Questions about scenes in images
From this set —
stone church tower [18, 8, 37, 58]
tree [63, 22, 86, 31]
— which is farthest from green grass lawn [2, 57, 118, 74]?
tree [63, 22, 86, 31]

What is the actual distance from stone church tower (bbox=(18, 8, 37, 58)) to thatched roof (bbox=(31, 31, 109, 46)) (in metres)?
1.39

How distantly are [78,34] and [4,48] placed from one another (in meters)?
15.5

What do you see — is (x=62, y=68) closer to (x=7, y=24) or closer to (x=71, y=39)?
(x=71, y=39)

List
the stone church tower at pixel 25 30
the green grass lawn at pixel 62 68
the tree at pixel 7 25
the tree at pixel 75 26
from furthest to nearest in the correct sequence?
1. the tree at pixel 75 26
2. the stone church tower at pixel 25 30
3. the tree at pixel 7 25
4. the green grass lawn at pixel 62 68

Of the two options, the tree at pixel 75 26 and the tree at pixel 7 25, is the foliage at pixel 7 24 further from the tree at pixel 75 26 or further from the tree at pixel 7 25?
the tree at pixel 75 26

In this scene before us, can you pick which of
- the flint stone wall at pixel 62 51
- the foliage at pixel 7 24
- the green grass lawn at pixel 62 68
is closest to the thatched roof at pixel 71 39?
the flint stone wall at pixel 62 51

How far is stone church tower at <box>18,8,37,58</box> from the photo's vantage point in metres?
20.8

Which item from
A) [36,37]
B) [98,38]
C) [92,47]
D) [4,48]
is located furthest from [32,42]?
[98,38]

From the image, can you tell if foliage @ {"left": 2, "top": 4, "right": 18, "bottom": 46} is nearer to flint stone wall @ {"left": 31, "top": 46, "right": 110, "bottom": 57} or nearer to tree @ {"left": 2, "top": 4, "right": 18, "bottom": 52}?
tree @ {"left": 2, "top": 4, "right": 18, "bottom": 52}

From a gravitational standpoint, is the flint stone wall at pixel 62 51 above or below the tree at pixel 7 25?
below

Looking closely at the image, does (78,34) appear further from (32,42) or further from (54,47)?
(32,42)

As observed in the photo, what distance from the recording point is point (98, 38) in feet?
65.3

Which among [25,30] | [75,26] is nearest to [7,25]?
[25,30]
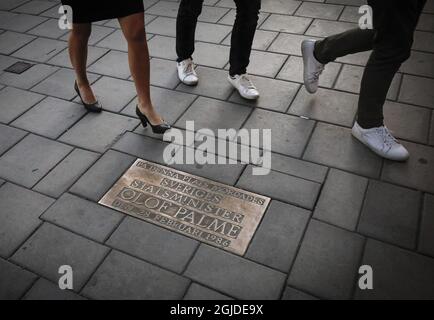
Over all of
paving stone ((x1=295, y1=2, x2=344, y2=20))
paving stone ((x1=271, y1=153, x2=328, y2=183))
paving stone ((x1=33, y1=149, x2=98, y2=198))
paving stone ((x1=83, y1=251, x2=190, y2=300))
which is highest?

[SHORT EXERCISE]:
Copy the material word for word, from the line containing "Looking closely at" through the end of the material. Leave the pictures out.

[RESPONSE TO THIS TASK]:
Looking closely at the image, does (78,34) appear further from (32,42) or further from (54,47)?
(32,42)

As observed in the photo, what distance from the recording point is point (98, 38) in feet?
65.3

Which among [25,30] | [75,26] is nearest to [7,25]?
[25,30]
Over all of
paving stone ((x1=295, y1=2, x2=344, y2=20))
paving stone ((x1=271, y1=153, x2=328, y2=183))
paving stone ((x1=33, y1=149, x2=98, y2=198))
paving stone ((x1=83, y1=251, x2=190, y2=300))
which is highest?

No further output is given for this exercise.